What is the TCP flow control?
Before discussing TCP flow control, it’s worth describing the flow control functionality in computer networks. When two network hosts start communicating, one sends packets, and the other receives them.
Both may have different hosting hardware, software design, and processing speed. If the receiver is fast enough to consume messages at a higher rate than those generated by the sender, all works well.
But what will happen if the receiver consumes slower than the sender produces? The messages will keep adding to the receiver’s queue. After some time, messages will start dropping once the receiver queue is full. To overcome a fast sender and a slow receiver problem, there is a concept known as flow control in Computer networks.
- Slow sender speedy receiver – No Flow Control required,
Fast sender, slow receiver – Flow control is needed.
The above diagram shows a slow receiver and a fast sender. Let’s understand how the messages will be overflown after a certain period.
- The sender is sending messages at the rate of 10 messages per second, while the receiver is receiving at the rate of 5 messages per second.
- When a sender sends a message, the network enqueues messages in the receiver queue.
- Once the user application reads a message, the message is clear from the line, and now again, one buffer space adds to the free space.
- With the mentioned speed for the sender and receiver, the receiver queue will keep shortening at the pace of 5 every second.
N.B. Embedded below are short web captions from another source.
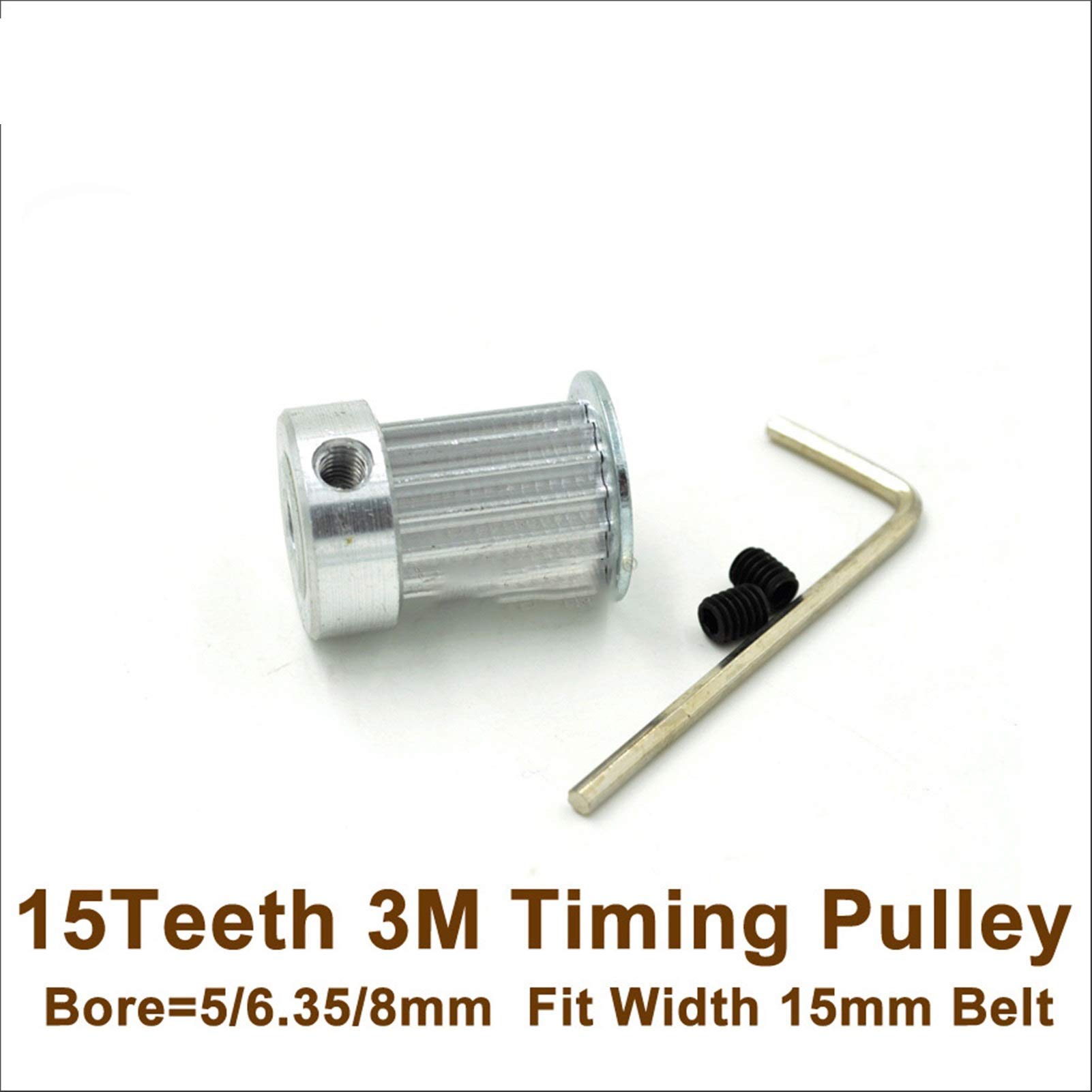 ZHaonan-Koło rozrządu, 15 rolek zębatych, otwór 5/6,35/8 mm, szerokość 15 mm, pasek HTD 3M 15T 15 zębów HTD3M do maszyny grawerowania CNC, dokładny rozmiar (średnica otworu: Otwór 6,35 mm)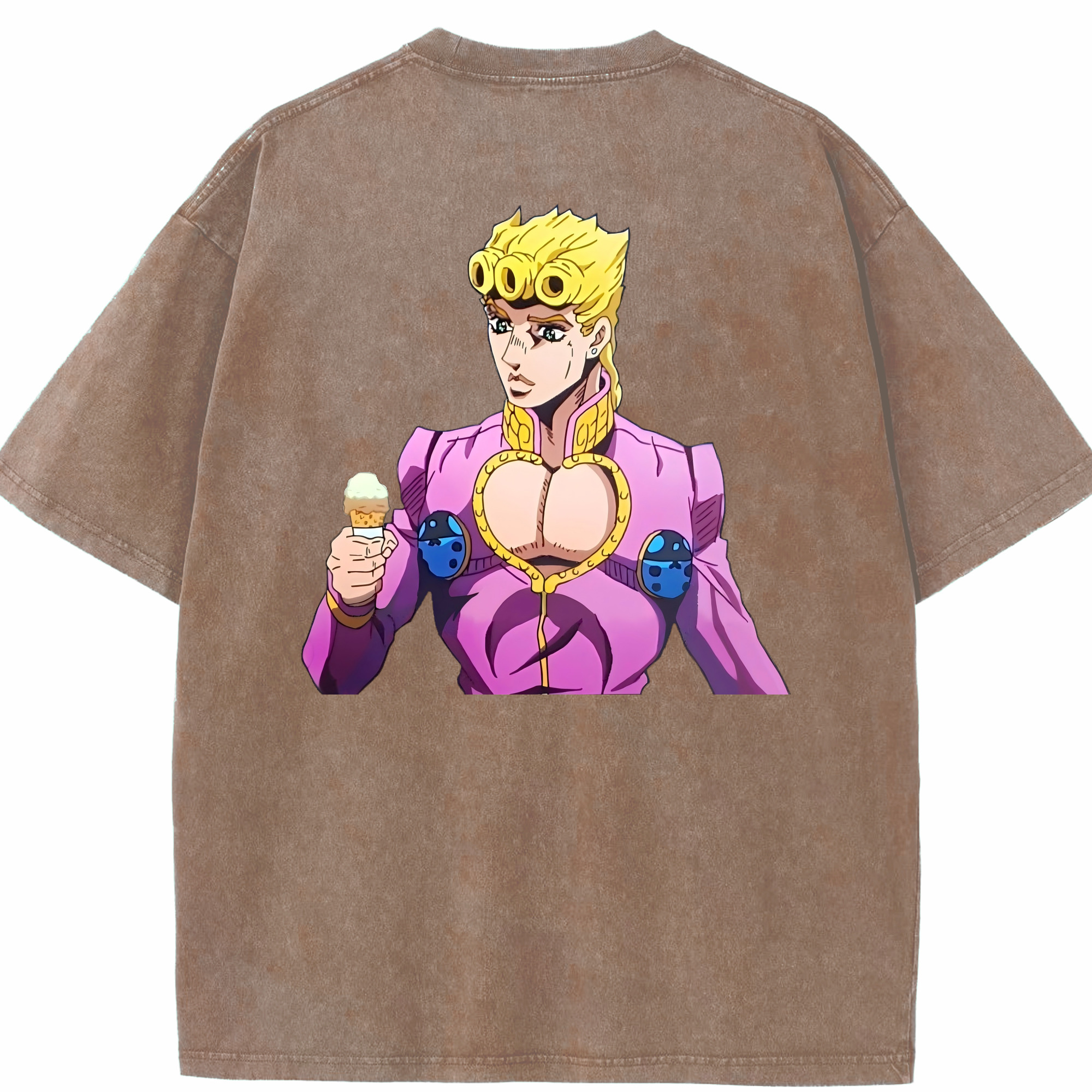 （画像用） ジョジョの奇妙な冒険 ジョルノ?ジョバァーナ JoJo's Bizarre Adventure Giorno Giovanna 綿100% ヴィンテージ風 半袖Tシャツ（背面プリント）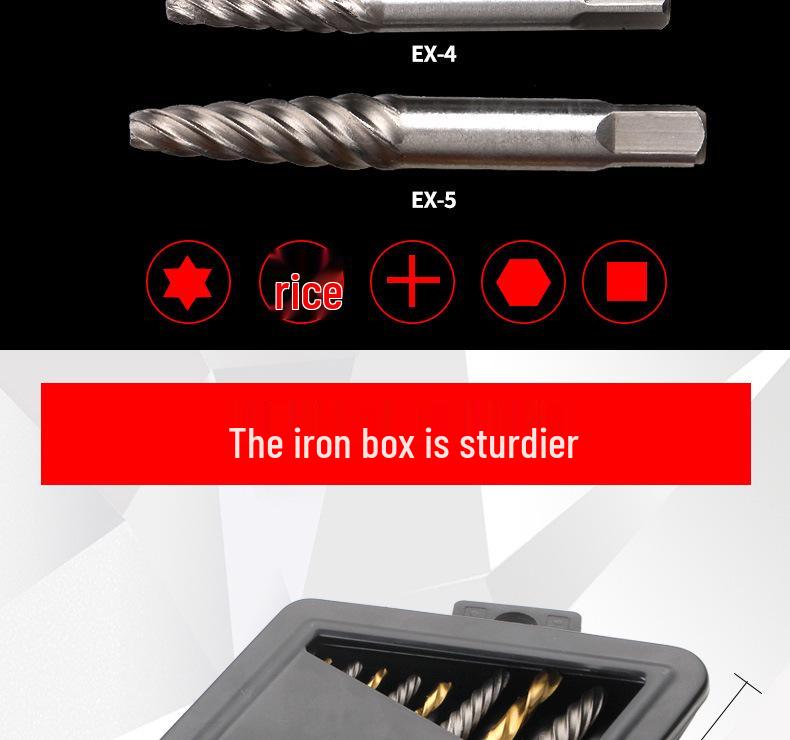 10-Piece Screw Extractor Set with Iron Box and Imperial Drill Bits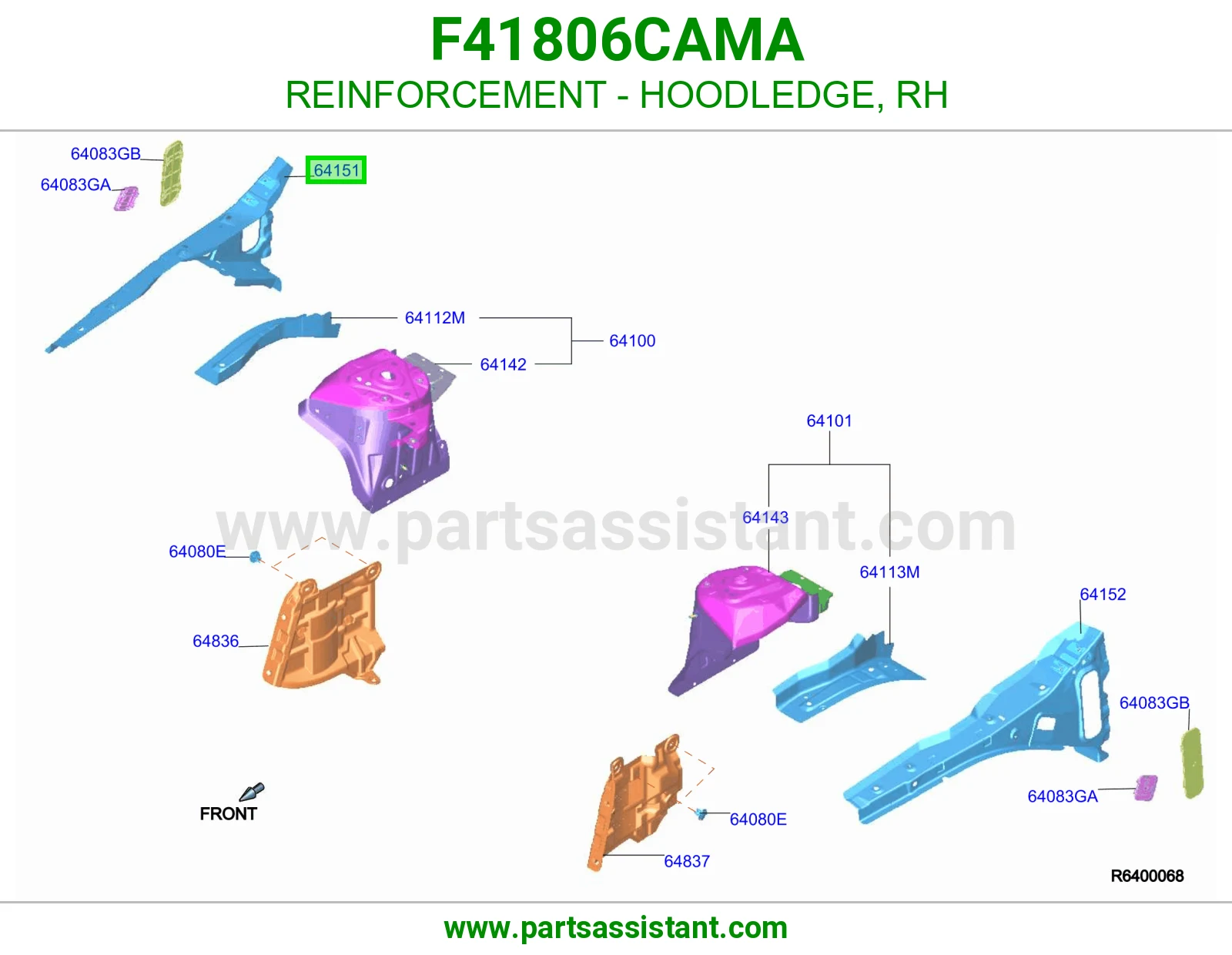 تقوية حافة حوض كبوت يمين F41806CAMA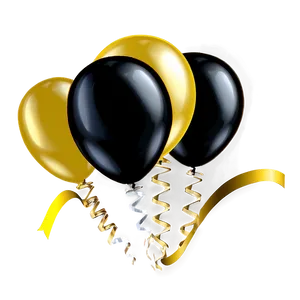 Black Gold New Year Balloons PNG 74 PNG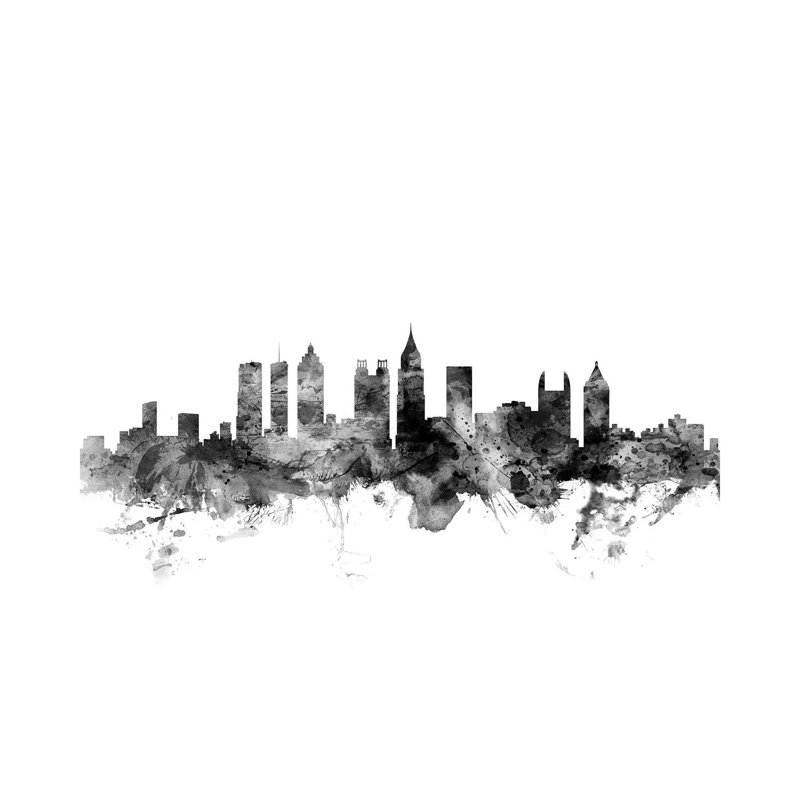 Atlanta, Georgia In Black & White by Michael Tompsett - Wrapped Canvas Gallery-Wrapped Canvas Giclée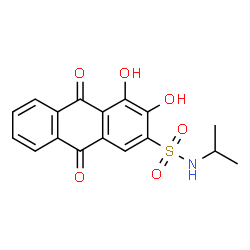 ChemSpider 2D Image | 3,4-Dihydroxy-N-isopropyl-9,10-dioxo-9,10-dihydro-2-anthracenesulfonamide | C17H15NO6S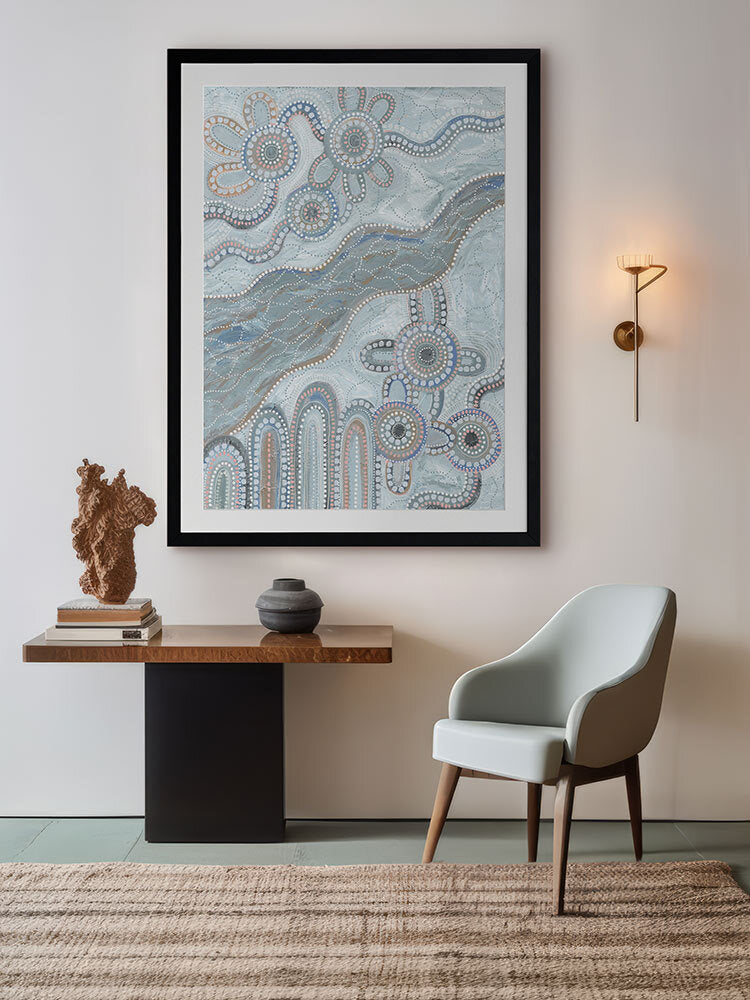 Bila IV Light Blue Framed Art Print | Lifestyle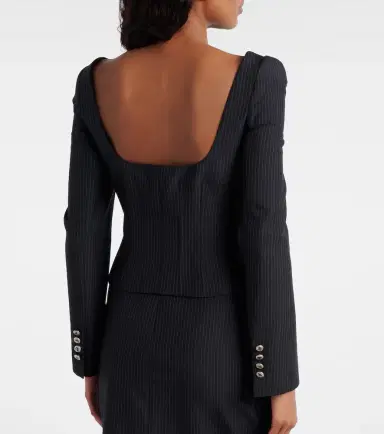 McQueen Chalk stripe wool and mohair bustier top | Thumbnail 6 McQueen Chalk stripe wool and mohair bustier top | Thumbnail 6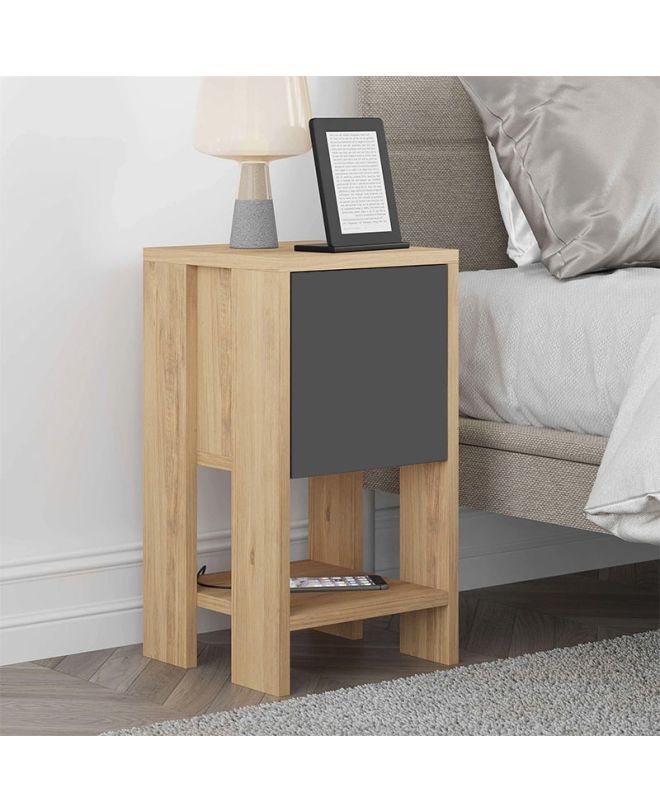 Κομοδίνο Ema Megapap χρώμα sapphire oak - ανθρακί 30x30x55εκ.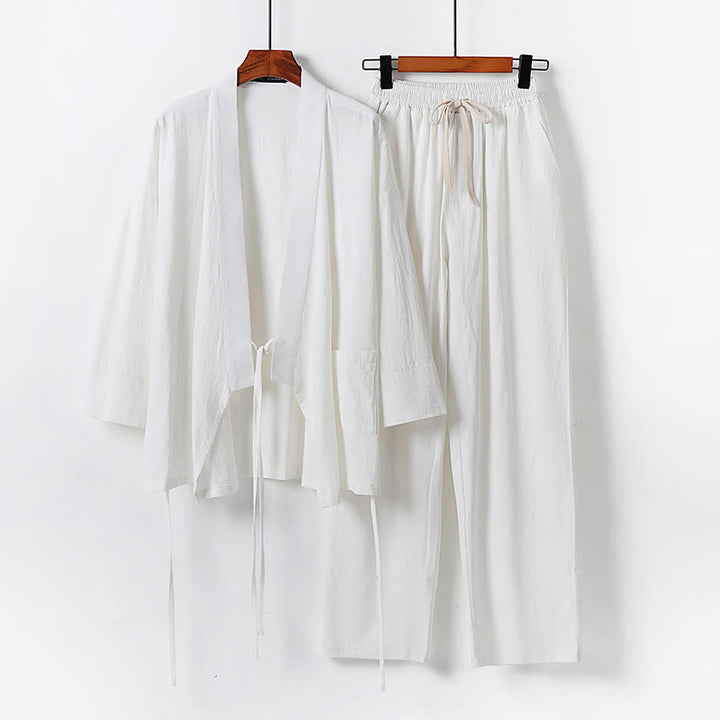 Buddha Stones 2Pcs Lace-up Cotton Kimono Pants With Pockets Men's Meditation Cloth Set - White - US/UK/AU54,EU64 (9XL) - image 2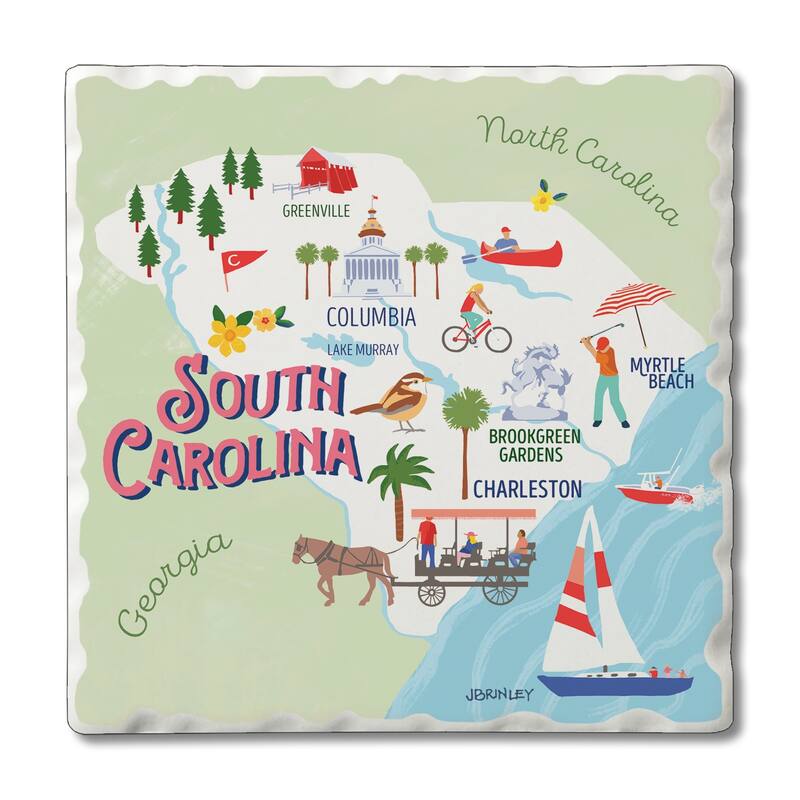 Absorbent Stone Beverage Coasters - Set of 4 - - State Attractions - SC - Multi-52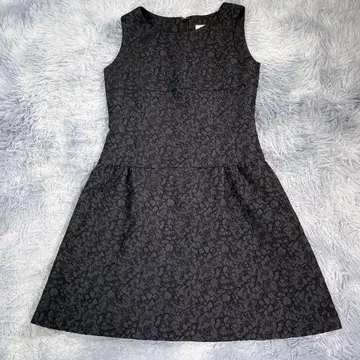 Re-mix [ 38 ] 슬리브리스 원피스 블랙 꽃무늬 여성용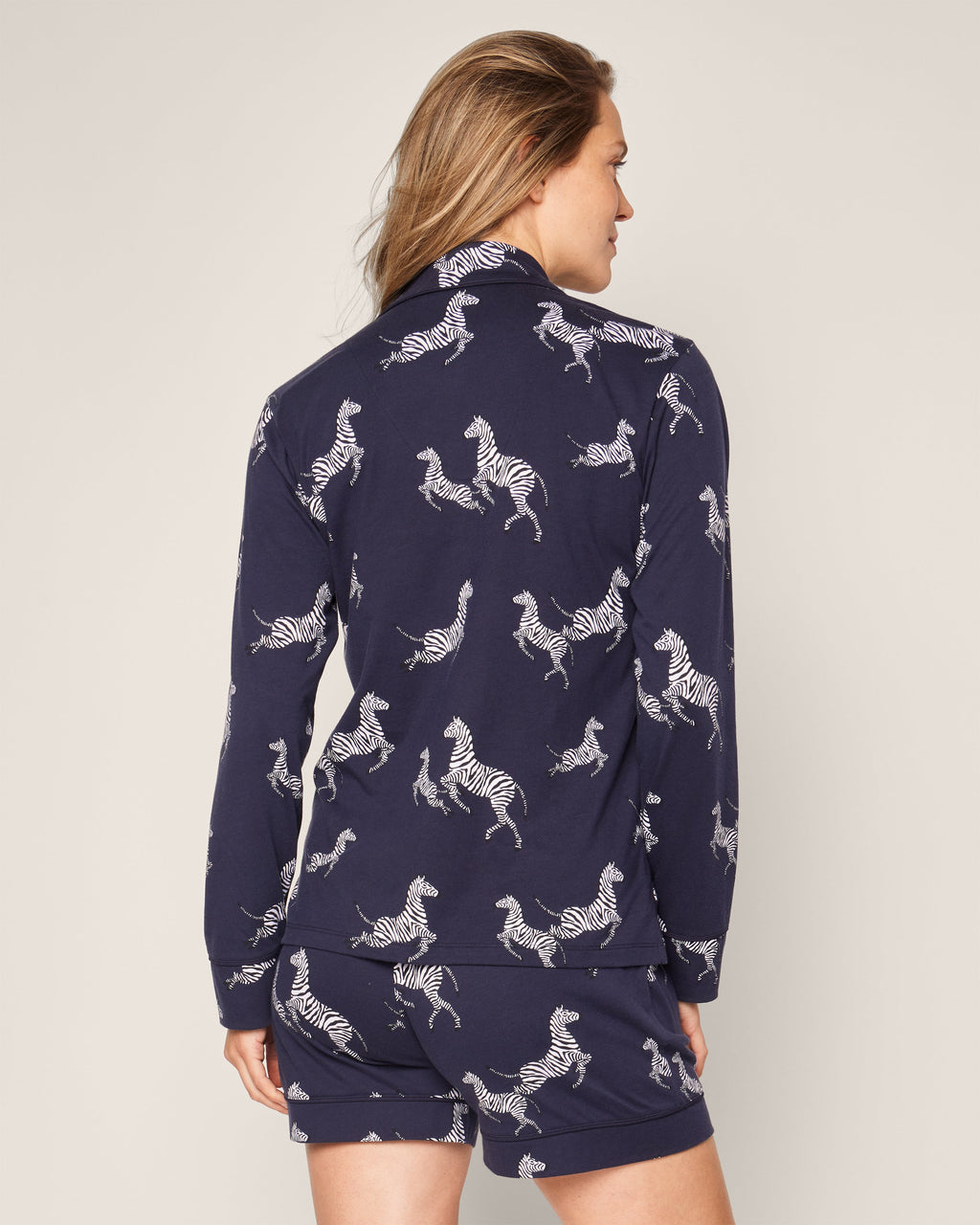 Women’s Pima Long Sleeve Short Set in Zèbre de Nuit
- Finally, after 40 seconds, there will be no space remaining for incoming messages, and messages will start dropping.
Why is TCP flow control required?
TCP is an example of a transport layer protocol as per the OSI reference model. It provides reliable and sequenced delivery of messages. Because of reliable delivery, TCP retries to send a lost segment if a packet is lost due to a slow receiver. If there is no flow control, TCP will keep resending repeatedly, and the situation will worsen over the network.
With the flow control, the TCP receiver keeps sending the available space capacity for the incoming messages to the sender during the communication. The sender updates the space information and reduces the outgoing message rate. The space is known as the receiver window size.
How does the TCP implement the flow control?
For implementing flow control, the sender should know how much free space is available on the receiver before sending further messages. In an earlier TCP header tutorial, we described various protocol parameters. One parameter is the window size. Both ends add their own window size in the header in each TCP segment.
During connection setup, the window size is the maximum capacity available. During packet transfer, the window size keeps updating. The window size value is zero when a TCP end can not accept further messages.
When the sender receives a window size of zero, it stops sending any further messages till it gets again a message with a window size of more than zero.
Flow control and TCP user:
Till now, all discussion was for the TCP layer. Here we will discuss the traffic source for TCP, which is the user of the layer.
Difference Between Flow Control and Congestion Control:
The flow control is from end to end. While congestion control is a node between the path from two nodes. For example, a router between two communicating nodes may get congested.
How does a TCP application know when to stop?
The purpose of flow control is to let the sender know that the receiver is slower. A sender application should be informed in case of a slow receiver. Generally, the TCP module informs the sender while sending data.